● **Given request**: Each entry below should be reproduced character for character.

>> start Data to process

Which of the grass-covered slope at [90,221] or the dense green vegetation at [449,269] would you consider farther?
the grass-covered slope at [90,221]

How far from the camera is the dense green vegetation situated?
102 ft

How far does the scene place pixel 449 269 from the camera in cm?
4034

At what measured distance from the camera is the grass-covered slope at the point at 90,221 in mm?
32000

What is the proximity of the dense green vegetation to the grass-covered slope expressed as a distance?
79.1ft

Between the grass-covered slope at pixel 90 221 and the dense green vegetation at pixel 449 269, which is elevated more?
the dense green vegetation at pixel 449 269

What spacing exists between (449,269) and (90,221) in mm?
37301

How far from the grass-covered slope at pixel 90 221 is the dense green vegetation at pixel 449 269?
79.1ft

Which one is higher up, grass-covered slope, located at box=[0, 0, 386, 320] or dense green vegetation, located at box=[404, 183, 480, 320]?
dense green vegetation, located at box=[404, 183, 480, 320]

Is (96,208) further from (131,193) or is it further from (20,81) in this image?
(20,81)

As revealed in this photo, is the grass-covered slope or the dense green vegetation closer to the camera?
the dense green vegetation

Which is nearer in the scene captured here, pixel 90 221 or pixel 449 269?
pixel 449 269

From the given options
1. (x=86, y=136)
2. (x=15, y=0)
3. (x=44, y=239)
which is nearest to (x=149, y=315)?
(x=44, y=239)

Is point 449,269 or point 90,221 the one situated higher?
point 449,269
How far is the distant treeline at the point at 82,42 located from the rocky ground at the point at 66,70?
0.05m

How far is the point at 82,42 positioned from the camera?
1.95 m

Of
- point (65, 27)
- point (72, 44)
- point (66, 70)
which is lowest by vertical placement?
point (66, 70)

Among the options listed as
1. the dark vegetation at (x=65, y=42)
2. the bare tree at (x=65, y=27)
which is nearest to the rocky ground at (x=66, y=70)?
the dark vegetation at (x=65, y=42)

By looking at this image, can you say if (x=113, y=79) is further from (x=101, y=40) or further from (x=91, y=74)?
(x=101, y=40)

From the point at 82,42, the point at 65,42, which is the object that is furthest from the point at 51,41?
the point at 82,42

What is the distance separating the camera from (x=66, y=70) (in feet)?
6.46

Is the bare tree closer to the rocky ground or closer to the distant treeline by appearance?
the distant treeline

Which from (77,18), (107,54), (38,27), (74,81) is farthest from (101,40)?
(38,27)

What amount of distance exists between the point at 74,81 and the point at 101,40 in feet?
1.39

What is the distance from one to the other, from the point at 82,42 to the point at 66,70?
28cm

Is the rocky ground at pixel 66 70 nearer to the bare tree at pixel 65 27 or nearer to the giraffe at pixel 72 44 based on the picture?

>> end Data to process

● **Reply to the exercise**:
Which of the grass-covered slope at [90,221] or the dense green vegetation at [449,269] would you consider farther?
the grass-covered slope at [90,221]

How far from the camera is the dense green vegetation situated?
102 ft

How far does the scene place pixel 449 269 from the camera in cm?
4034

At what measured distance from the camera is the grass-covered slope at the point at 90,221 in mm?
32000

What is the proximity of the dense green vegetation to the grass-covered slope expressed as a distance?
79.1ft

Between the grass-covered slope at pixel 90 221 and the dense green vegetation at pixel 449 269, which is elevated more?
the dense green vegetation at pixel 449 269

What spacing exists between (449,269) and (90,221) in mm?
37301

How far from the grass-covered slope at pixel 90 221 is the dense green vegetation at pixel 449 269?
79.1ft

Which one is higher up, grass-covered slope, located at box=[0, 0, 386, 320] or dense green vegetation, located at box=[404, 183, 480, 320]?
dense green vegetation, located at box=[404, 183, 480, 320]

Is (96,208) further from (131,193) or is it further from (20,81) in this image?
(20,81)

As revealed in this photo, is the grass-covered slope or the dense green vegetation closer to the camera?
the dense green vegetation

Which is nearer in the scene captured here, pixel 90 221 or pixel 449 269?
pixel 449 269

From the given options
1. (x=86, y=136)
2. (x=15, y=0)
3. (x=44, y=239)
which is nearest to (x=149, y=315)?
(x=44, y=239)

Is point 449,269 or point 90,221 the one situated higher?
point 449,269
How far is the distant treeline at the point at 82,42 located from the rocky ground at the point at 66,70?
0.05m

How far is the point at 82,42 positioned from the camera?
1.95 m

Of
- point (65, 27)
- point (72, 44)
- point (66, 70)
which is lowest by vertical placement?
point (66, 70)

Among the options listed as
1. the dark vegetation at (x=65, y=42)
2. the bare tree at (x=65, y=27)
which is nearest to the rocky ground at (x=66, y=70)?
the dark vegetation at (x=65, y=42)

By looking at this image, can you say if (x=113, y=79) is further from (x=101, y=40) or further from (x=91, y=74)?
(x=101, y=40)

From the point at 82,42, the point at 65,42, which is the object that is furthest from the point at 51,41?
the point at 82,42

What is the distance separating the camera from (x=66, y=70) (in feet)?
6.46

Is the bare tree closer to the rocky ground or closer to the distant treeline by appearance?
the distant treeline

Which from (77,18), (107,54), (38,27), (74,81) is farthest from (101,40)?
(38,27)

What amount of distance exists between the point at 74,81 and the point at 101,40 in feet?
1.39

What is the distance from one to the other, from the point at 82,42 to the point at 66,70?
28cm

Is the rocky ground at pixel 66 70 nearer to the bare tree at pixel 65 27 or nearer to the giraffe at pixel 72 44 based on the picture?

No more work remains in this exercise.